Tragédia no sistema penitenciário
A crise é nacional e alcança de São Paulo ao Amazonas. A brutalidade dá o tom e a selvageria chega a níveis inimagináveis na guerra entre facções criminosas. Em causa a disputa pelo domínio do tráfico de drogas e de armas, que entram pelas fronteiras extensas e desguarnecidas do país.
Na tríplice fronteira – Brasil, Colômbia e Peru, a oeste do Amazonas, fica difícil ou impossível combater com eficácia o contrabando diante dos imensos caminhos naturais na região amazônica. A situação de penúria e sem perspectivas das populações locais propiciam mão de obra de baixíssimo custo, utilizada pelo narcotráfico, que abastece o mercado nacional, em níveis de consumo crescente nas principais capitais do país.
Com o sistema penitenciário apodrecido, um quadro que se agrava pela ação corrupta de governantes e outros agentes públicos, tem-se o ambiente ideal que permite o domínio dos presídios pelas organizações criminosas. A diferença de custos mensais de cada preso entre o Amazonas e os demais estados da Federação, algo em torno de 80%, dá a dimensão dos esquemas de assalto ao erário. Milhões e milhões de reais escoam pelo ralo e deixam de ser aplicados em projetos de ampliação, humanização e melhoria do sistema.
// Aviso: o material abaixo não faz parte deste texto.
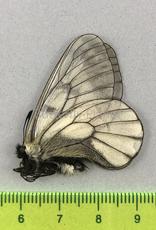 Parnassius stubbendorfii koreanus M A1/A1- South Korea
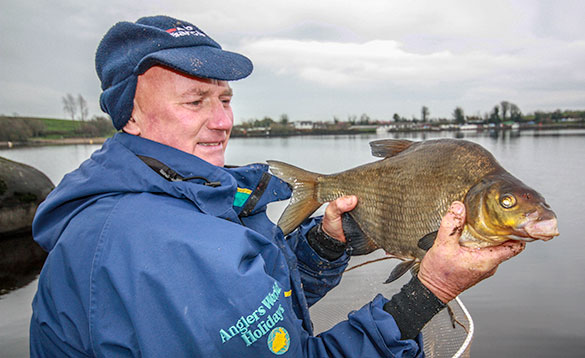 angler holds a nice Irish Bream/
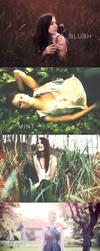 Vintage Autumn PS Photo Actions by frozencolor
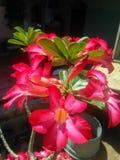 schöne und blühende rote Blumen stockfoto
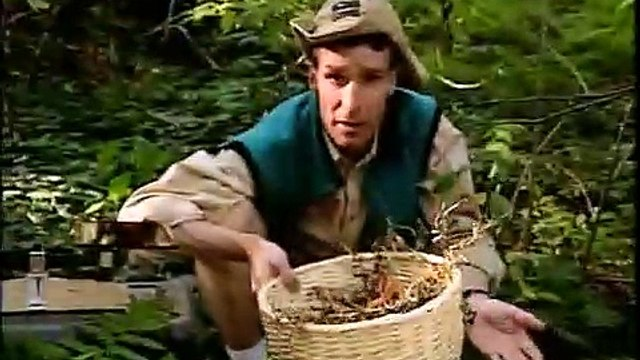 Bill Nye the Science Guy - S01E13 Garbage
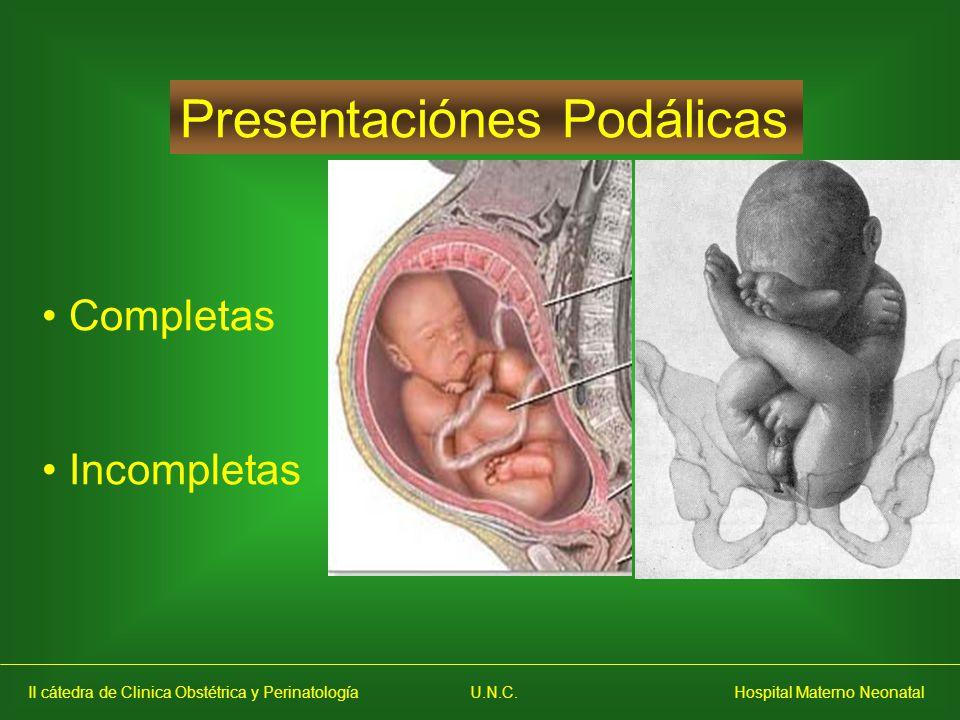 Presentaciónes Podálicas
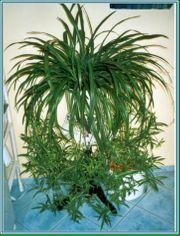 Naturzeolith macht ihre Pflanzen fit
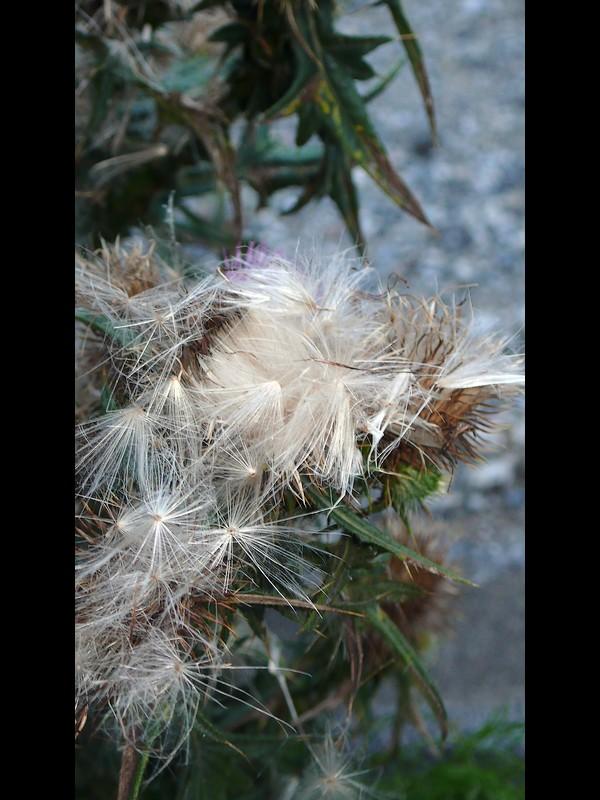アメリカオニアザミ 果実の溢れる冠毛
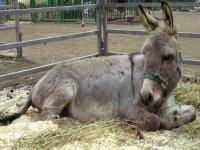 el burro descansando
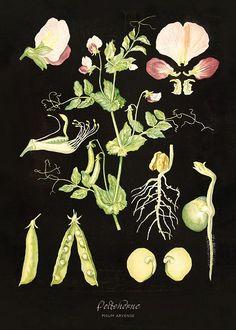 Herneet-Peas by Ebba Masalin Botanical Illustration, Botanical Prints, Botanical Gardens, Science And Nature, Illustrations, Botany, Vintage Prints, Art Inspo, Comic Art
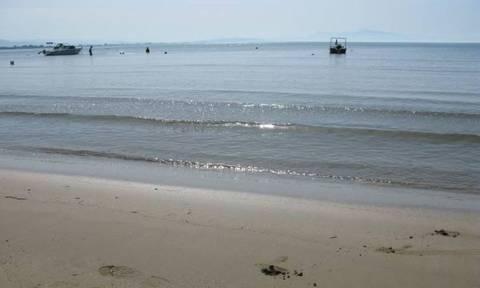 Συναγερμός σε παραλία του Πύργου: Έπαθαν σοκ οι λουόμενοι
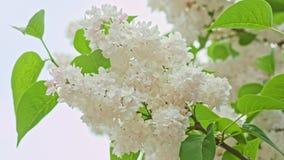 Weiße lila Niederlassung stock footage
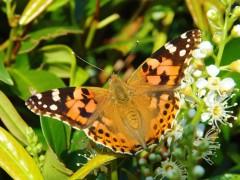 Esta mariposa recorre 12.000 kilómetros al año y atraviesa el desierto del Sáhara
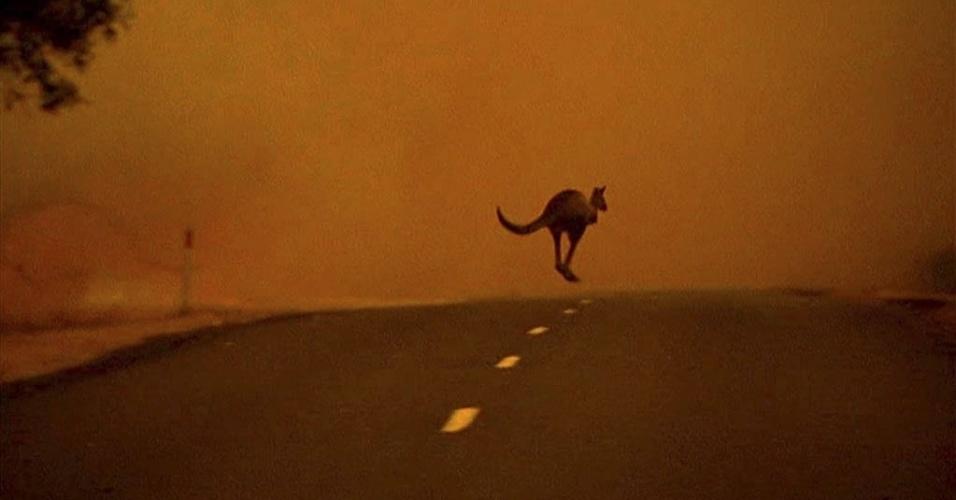 18.jan.2013 - Canguru atravessa rua em Gippsland (Austrália) para fugir do fogo que atinge a região há mais de uma semana
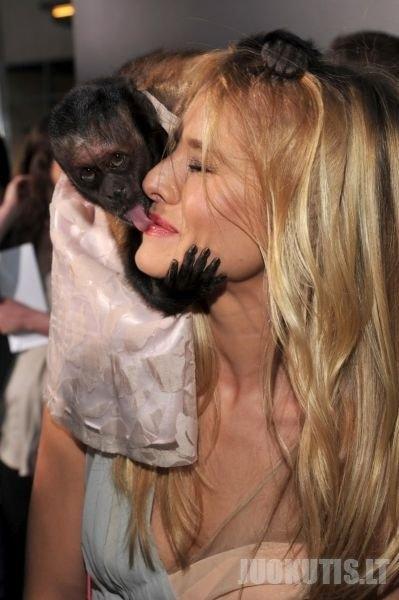 Ką renkasi moteris.Laižiaką su beždžionėle ar su vyru?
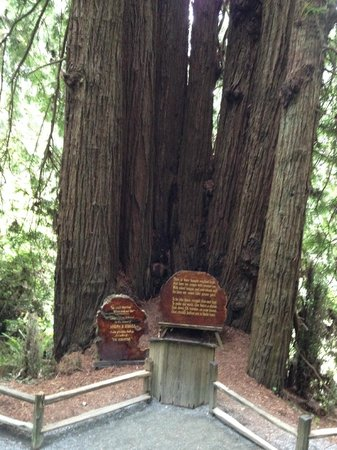 Trees of Mystery: Cathedral Trees - where weddings takes place.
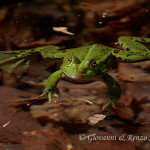 Rana comune o rana verde (Pelophylax esculentus)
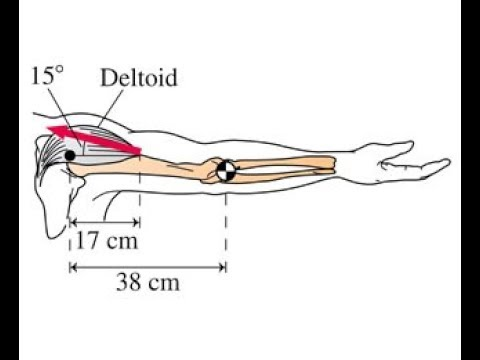 Force acted on arm by Deltoid Musicle - using Torque - YouTube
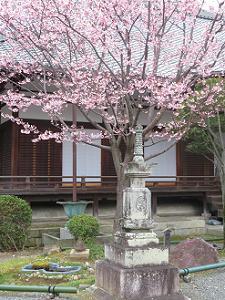宝篋印塔と蜂須賀桜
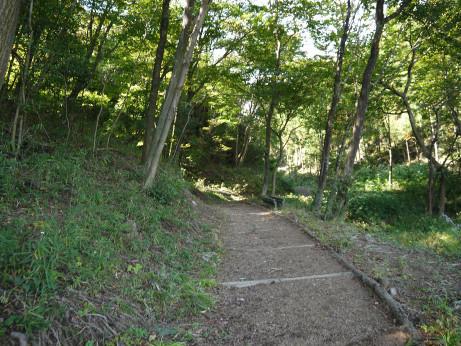 20121112_foot_path1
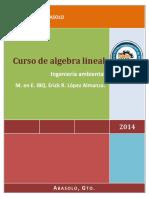 ALG LIN GBO.pdf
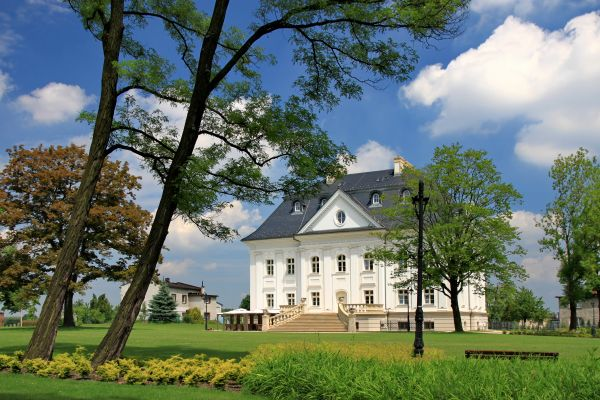 Pałac w Boryni 10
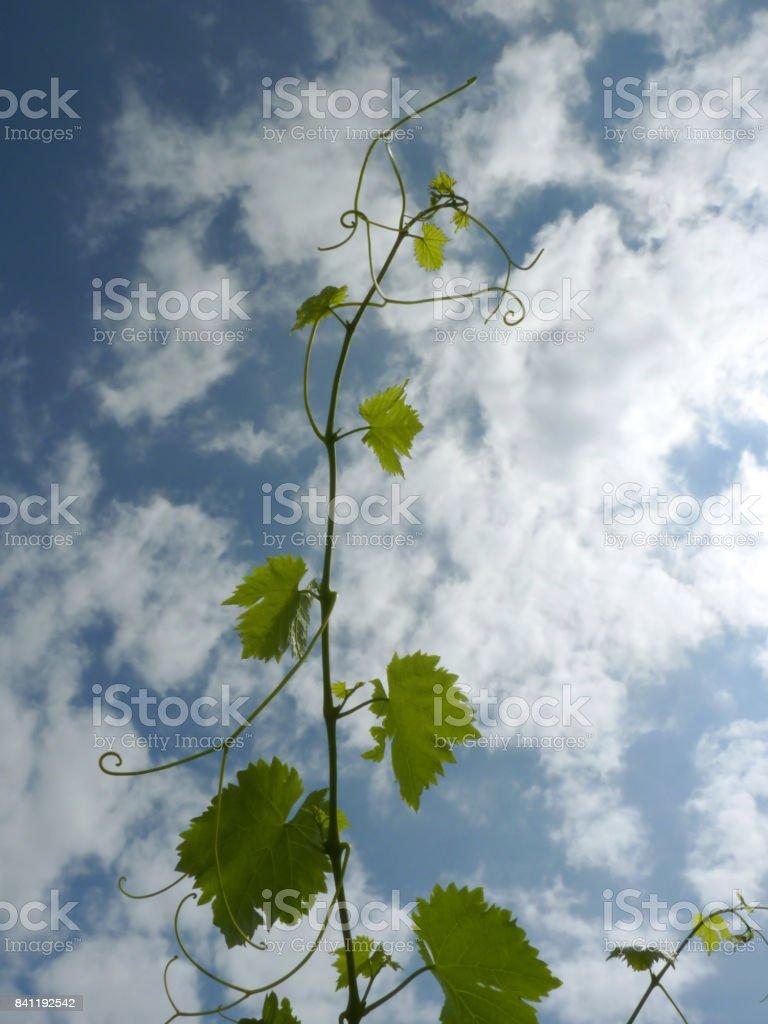 Close Up Macro of Grape Vine Branch stock photo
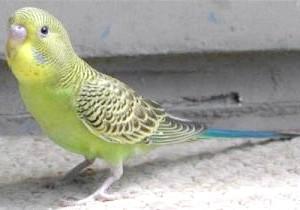 Фото - Скільки років живуть хвилясті папужки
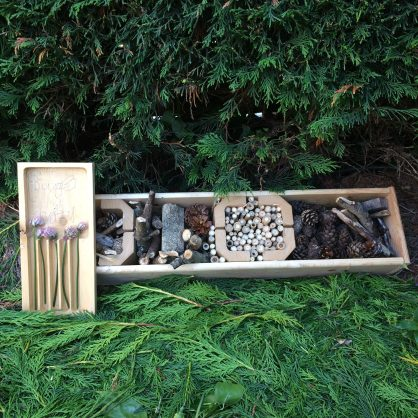 30 Days Wild – Day 17 – Bug Hotel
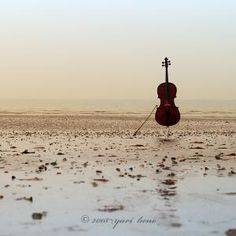 I mean yeah this looks cool but I'm cringing at the thought of sand on the bow hair and the salty air on the poor cello
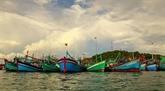 Binh Dinh est déterminée à lutter contre l'exploitation illégale de produits aquatiques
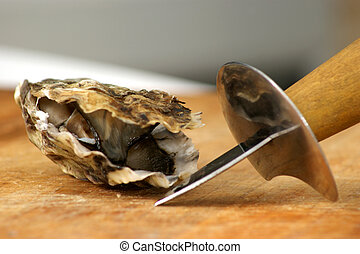 fresh raw organic oyster from the irish west coast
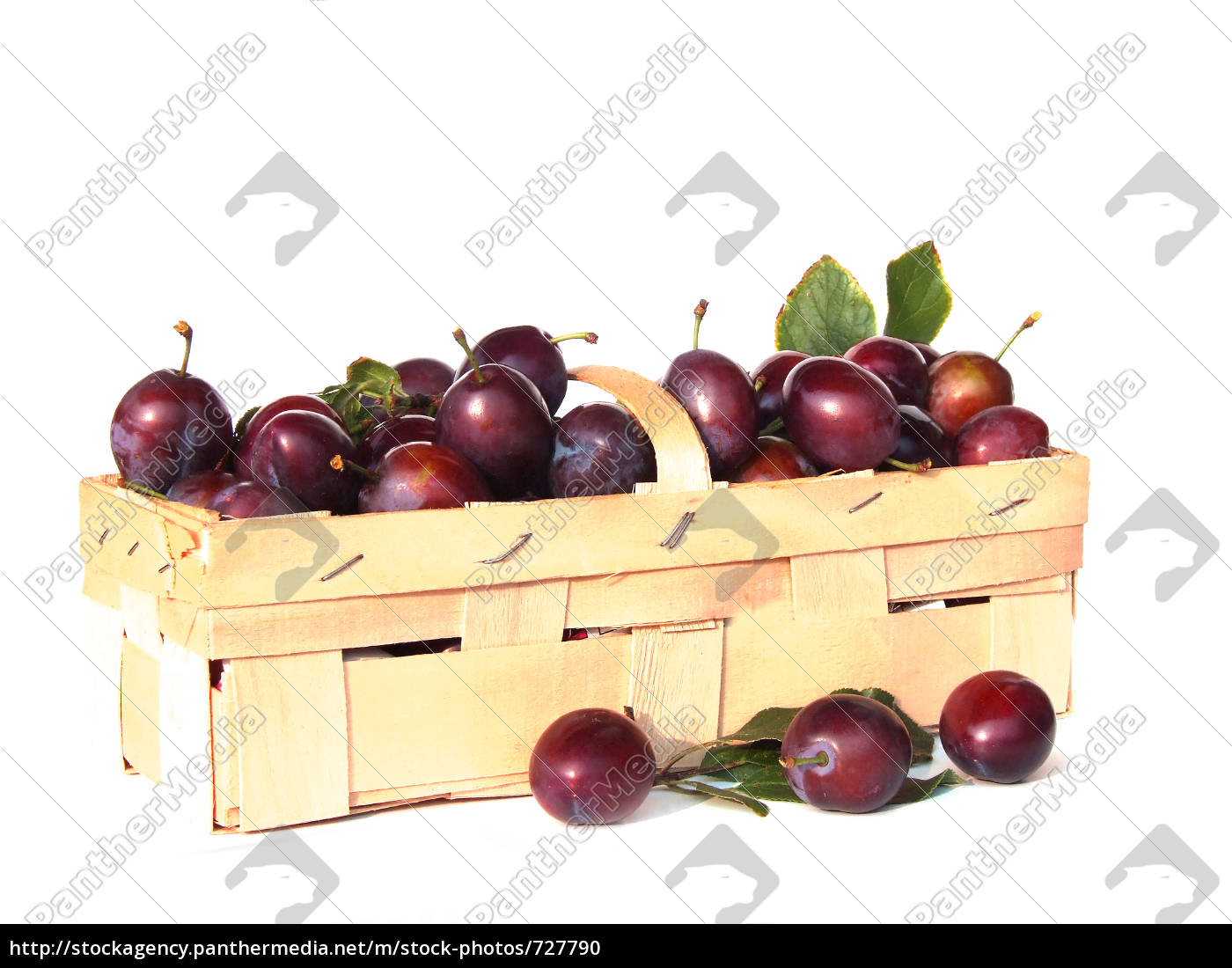 plum, basket - 727790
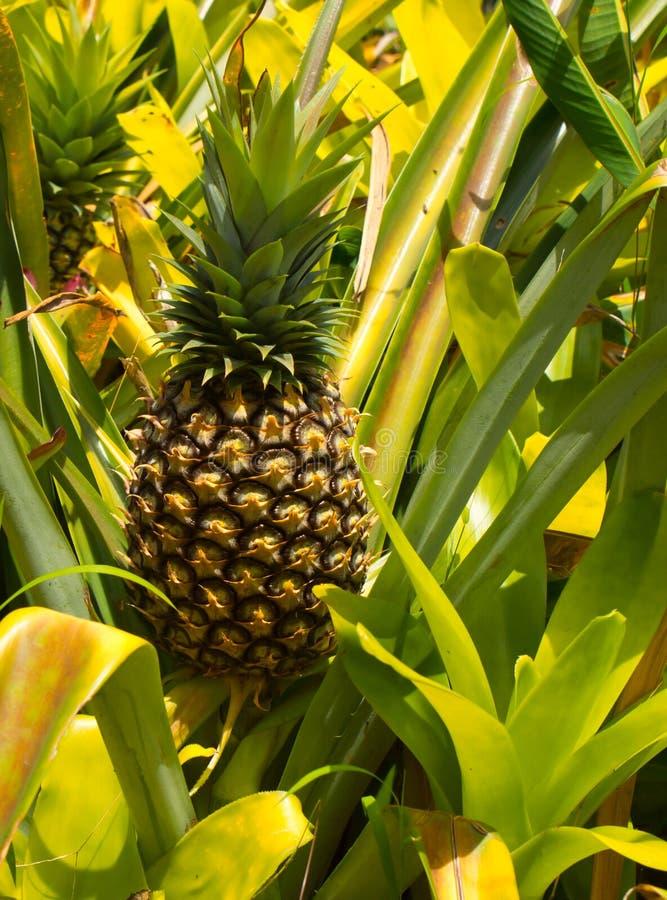 Élevage d'ananas photos libres de droits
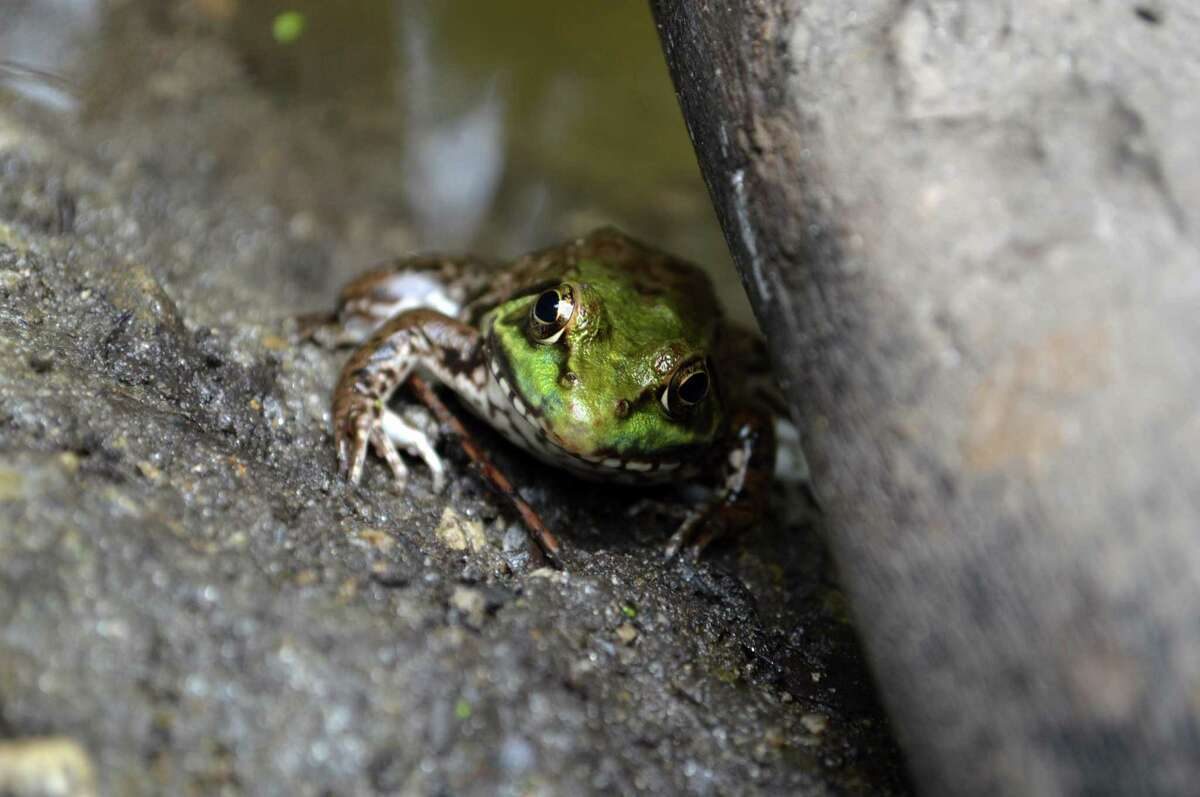 One of the frogs in the pond off the Swamp Loop Trail at Earthplace.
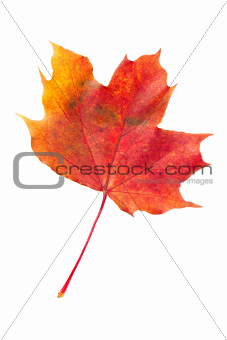 red fallen autumn leaf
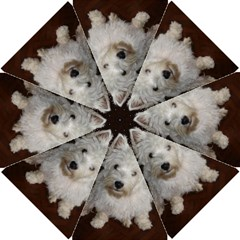 West highland white terrier puppy Golf Umbrellas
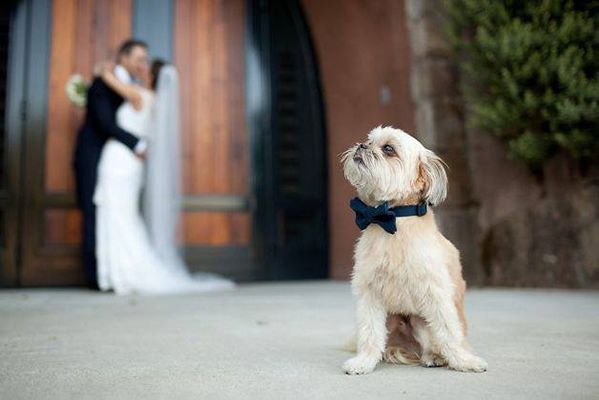 dog in front of the bride and groom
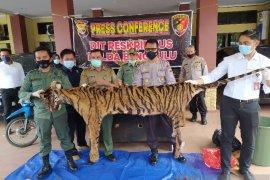 Polisi buru sindikat perdagangan harimau di Bengkulu
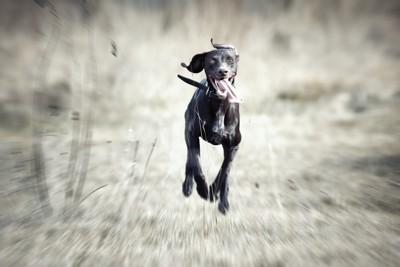 走る黒い犬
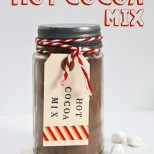 The easiest DIY Hot Cocoa Mix and uses only 2 ingredients! This stuff is so good!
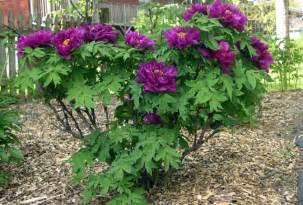 tree origination peony tree flower power peony shrub and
A privatização dos presídios, inaugurada no Amazonas em 2003, revelou-se um desastre. Passou por várias empresas, tudo indica que em torno do mesmo grupo, até chegar à Umanizzare, sob cuja responsabilidade deu-se o massacre de 60 presos no Complexo Penitenciário Anísio Jobim. O jornal O Globo, edição de domingo, identificou os reais proprietários da empresa. A Umanizzare – que nome, hein! – recebeu dos cofres públicos quase R$ 430 milhões, sem que tivesse sequer obrigação de cuidar da segurança, vigilância armada e disciplina no presídio. Ficou apenas com a c ereja do bolo, a melhor parte, o lado mais rentável – alimentação, assistência jurídica, médica e odontológica, organização de práticas esportivas e limpeza, mesmo assim, sem que se tenha informações de que esses serviços foram efetivamente prestados. O que se sabe é que os preços cobrados são escandalosos, ensejando um lucro fantástico, tendo em vista a qualidade na prestação de serviços dentro do sistema, sobremodo em relação à dieta alimentar oferecida aos detentos, do tipo feijão com arroz.
Não se tem notícia sobre os critérios de fixação do valor mensal de R$ 4.500,00 por cada preso, uma vez que com essa importância uma família de classe média baixa pode viver em boas condições habitacionais e alimentares. Os fatos agridem o entendimento comum e exigem explicações urgentes e detalhadas do poder público. Por exemplo, dentre tantas outras indagações, como, no Amazonas, uma licitação de muitos milhões de reais teve como único participante e vencedor do certame a empresa Umanizzare?
Sem dúvida que importante agora é superar a crise, que continua crepitando, sempre próxima de nova explosão. No entanto, é preciso ir além, numa investigação profunda sobre todas as causas da tragédia, incluindo-se o envolvimento de agentes públicos nos grandes negócios do poder. Também não basta construir novos presídios, se o Estado não for capaz de enfrentar a questão na origem e em todos as suas latitudes.
Darcy Ribeiro, idealizador dos CIEPs, querido e sempre lembrado amigo, dizia que “se os governadores não construírem escolas, em 20 anos faltará dinheiro para construir presídios”. Expressão profética, hoje a mais dolorosa realidade.